1. Build a proposition set P = {background, status, motivation, challenge, idea, technique, evidence} from the user's notes. 2. Choose the shortest valid role chain whose image still contains motivation, challenge, and idea. The default 4-5 sentence chain is M -> C -> I -> T -> E, with optional background or status prepended. 3. For each sentence, write a micro-structure general -> specification -> consequence/purpose. Do not place a narrow detail before its governing concept. 4. Load references/computable-rules.md as the primary specification. Load references/lexeme-typing.md and assets/lexeme_types.json when verb-noun fit is uncertain. 5. If the domain terminology is sparse or unstable, load references/ontology-bootstrap.md and optionally run: python scripts/ontology_bootstrap.py --domain "..." --terms "term a,term b" --outdir ./ontology_out 6. Before finalizing, run: python scripts/abstract_lint.py draft.txt for rule diagnostics, and run python scripts/abstract_score.py draft.txt or python scripts/abstract_score.py before.txt --compare after.txt when a formal score or pairwise comparison is needed.

Drafting discipline

  • Assign each sentence exactly one primary discourse role.
  • Never output a sentence that only labels a condition without causal or purposive load.
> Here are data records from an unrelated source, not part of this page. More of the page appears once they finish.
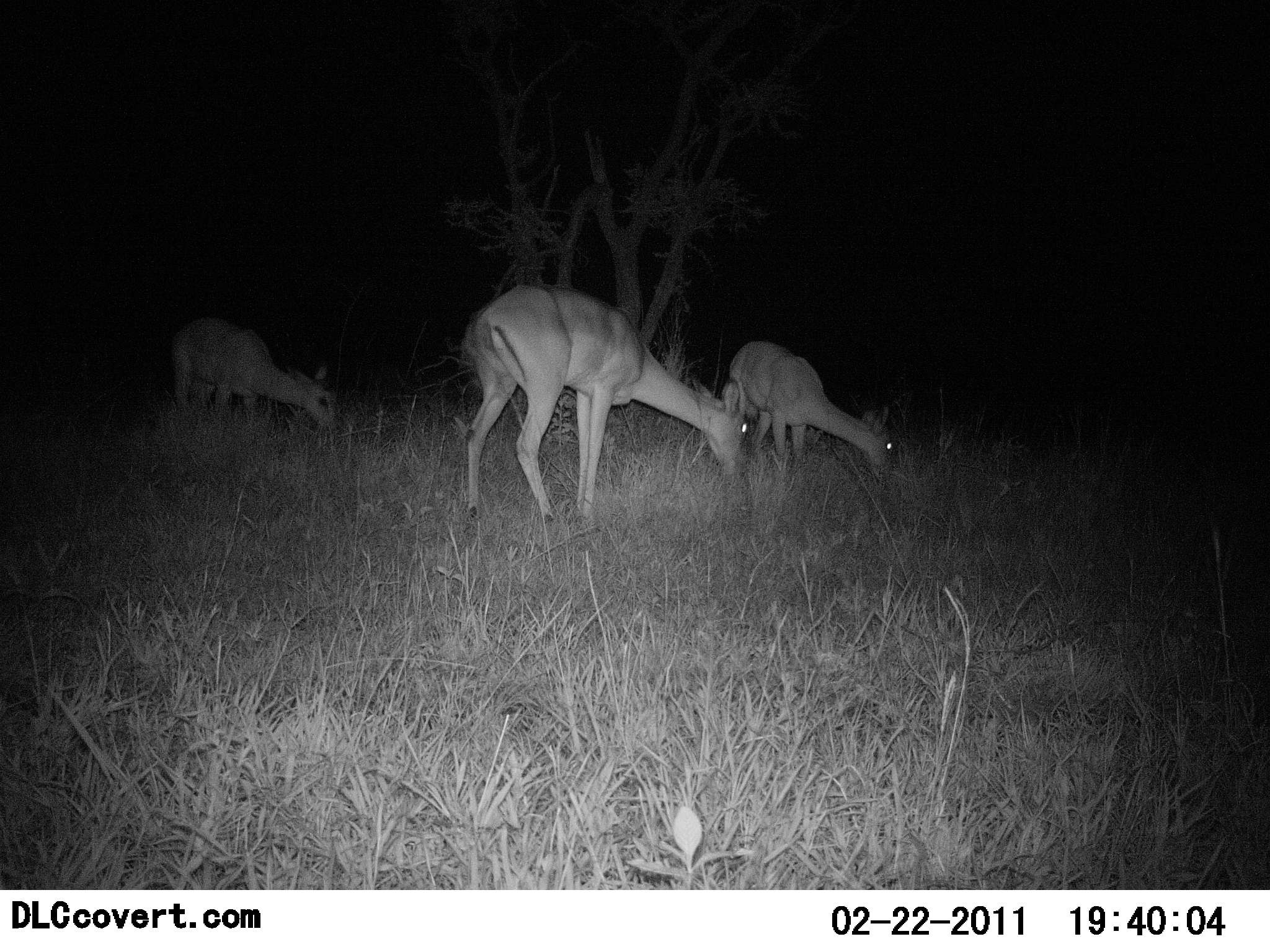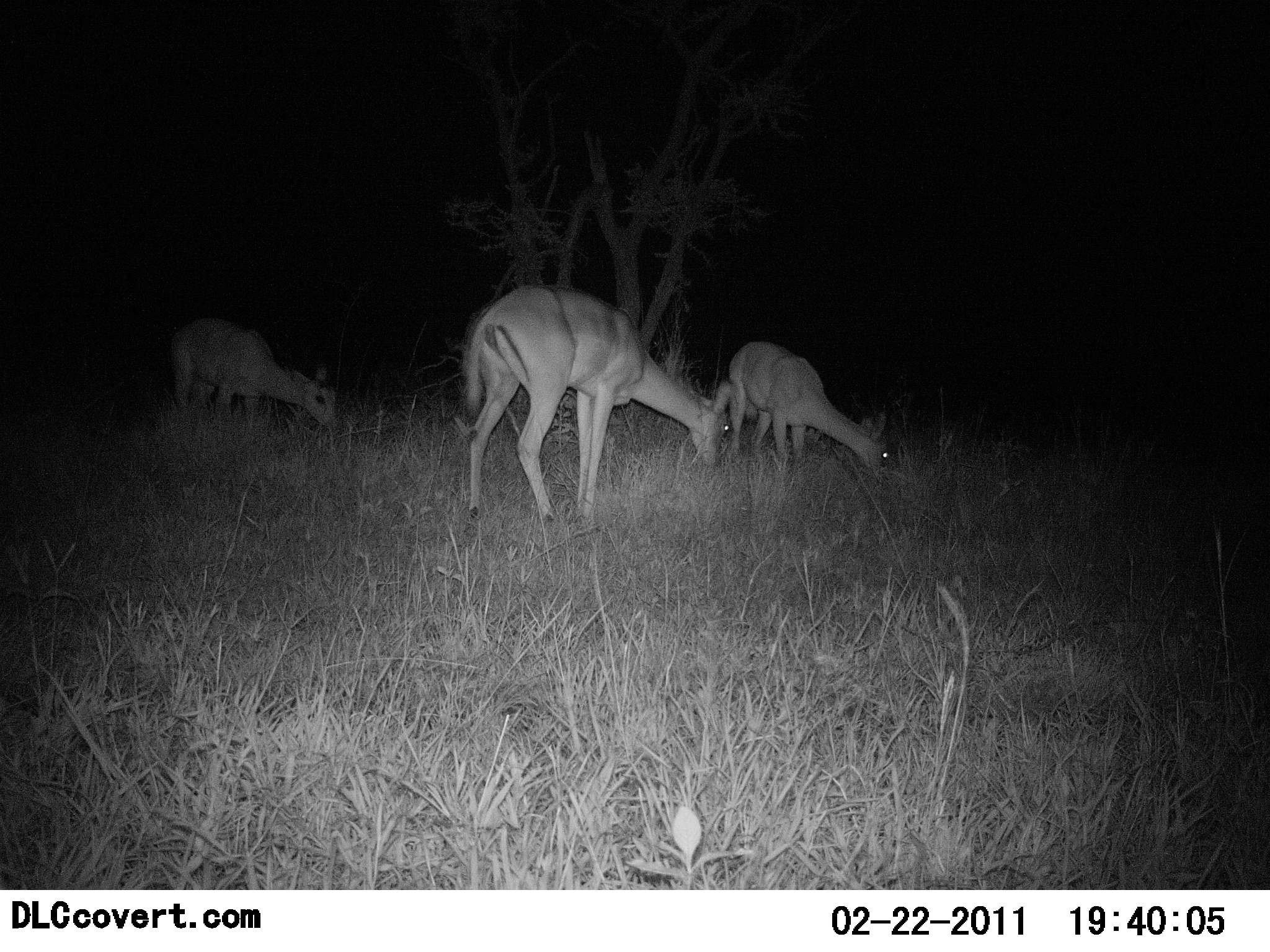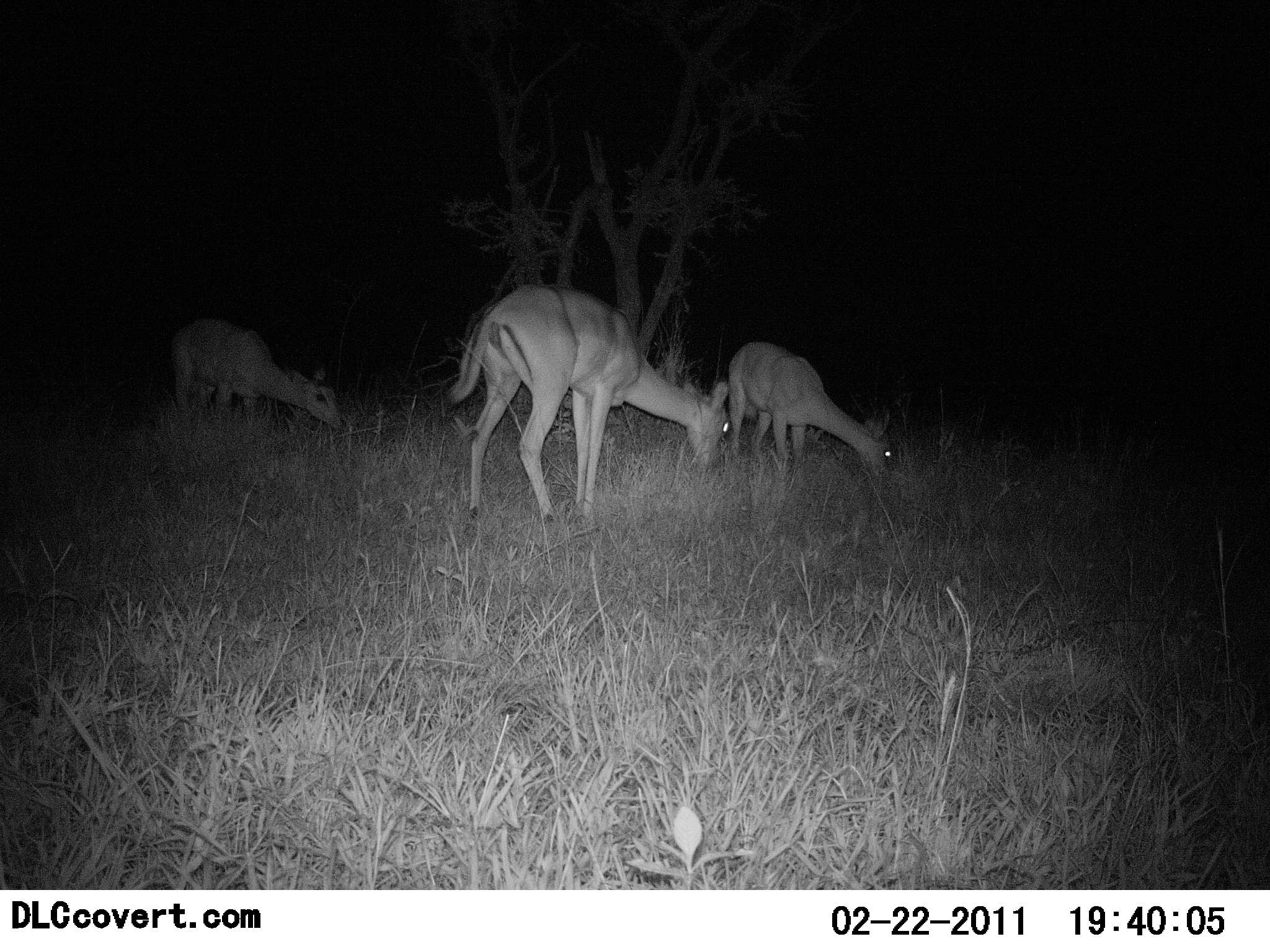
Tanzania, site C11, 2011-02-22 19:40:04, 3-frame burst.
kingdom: Animalia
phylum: Chordata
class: Mammalia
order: Artiodactyla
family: Bovidae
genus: Redunca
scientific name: Redunca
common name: reedbuck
Reedbuck (Redunca), count 3. Behavior (volunteer vote fractions): standing 22%, resting 0%, moving 0%, interacting 0%. Young present (vote fraction): 0%. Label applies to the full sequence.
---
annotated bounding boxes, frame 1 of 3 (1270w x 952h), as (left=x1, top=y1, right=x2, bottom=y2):
animal: (left=459, top=283, right=749, bottom=533); (left=729, top=340, right=893, bottom=481); (left=169, top=315, right=339, bottom=432)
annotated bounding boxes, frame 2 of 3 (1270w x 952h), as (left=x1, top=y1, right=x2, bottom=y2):
animal: (left=462, top=282, right=734, bottom=526); (left=730, top=341, right=889, bottom=479); (left=166, top=316, right=338, bottom=434)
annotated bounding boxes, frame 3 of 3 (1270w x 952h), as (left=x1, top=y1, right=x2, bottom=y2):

Reject patterns like X is a challenge. unless the sentence continues with cause, consequence, or operational relevance.
  • When introducing a new concept x, attach motivation, purpose, or consequence within the same sentence or an adjacent sentence.
  • When explaining a mechanism, state what it enables, stabilizes, reduces, or preserves.
  • Prefer typed predicate selection over idiomatic guesswork. Example: traffic grows, demand increases, applications develop, systems evolve, accuracy improves, continuity is maintained.
  • Avoid common AI-sounding markers. Do not use the em dash or Unlike unless the user explicitly asks to preserve source wording.
  • Do not end with a generic recap sentence. The last sentence must carry evidence, operational implication, or measured outcome.
  • Output modes

    1. Draft from notes

    Return: 1. an optional symbolic plan when the source notes are underspecified, 2. the final abstract, 3. concise lint notes only when there are nontrivial tradeoffs.

    2. Critique or rewrite an existing abstract

    Return: 1. a violation list keyed to the symbolic predicates in references/computable-rules.md, 2. a repaired abstract, 3. the smallest possible set of lexical substitutions when the main issue is verb-noun mismatch.

    3. Produce negative examples

    Use references/negative-examples.md. Generate intentionally flawed rewrites that violate one or more named predicates such as summary_only, selection_mismatch, scope_inversion, or forbidden_marker. Label each negative example with the violated rules. Do not present it as recommended style.

    Resource map

  • README.md: GitHub-facing quick start and repository guide.
  • references/computable-rules.md: formal sentence and discourse constraints.
  • references/lexeme-typing.md: upper ontology for noun classes and verb selection.
  • references/ontology-bootstrap.md: domain ontology construction and download workflow.
  • references/negative-examples.md: contrastive negative examples and rule tags.
  • references/source-abstract-corpus.md: raw domain corpus supplied by the user.
  • scripts/abstract_lint.py: heuristic checker for role order, banned markers, and selection mismatches.
  • scripts/abstract_score.py: formulaic scorer and comparator for one or two abstract fragments.
  • scripts/ontology_bootstrap.py: generate a seed ontology or download a public ontology file.
  • assets/discourse_rules.json: machine-readable role order, forbidden patterns, and score weights.
  • assets/lexeme_types.json: machine-readable lexeme typing rules.
  • examples/: before-and-after fragments for quick scoring demos.
  • evals/: sample scoring outputs for repository documentation.
  • Working defaults

    When the user does not provide all paper details, infer the missing low-risk connective tissue from the available propositions and state the assumptions briefly. Keep the prose compact, domain-accurate, and hierarchy-aware. Prioritize logical fit over rhetorical flourish.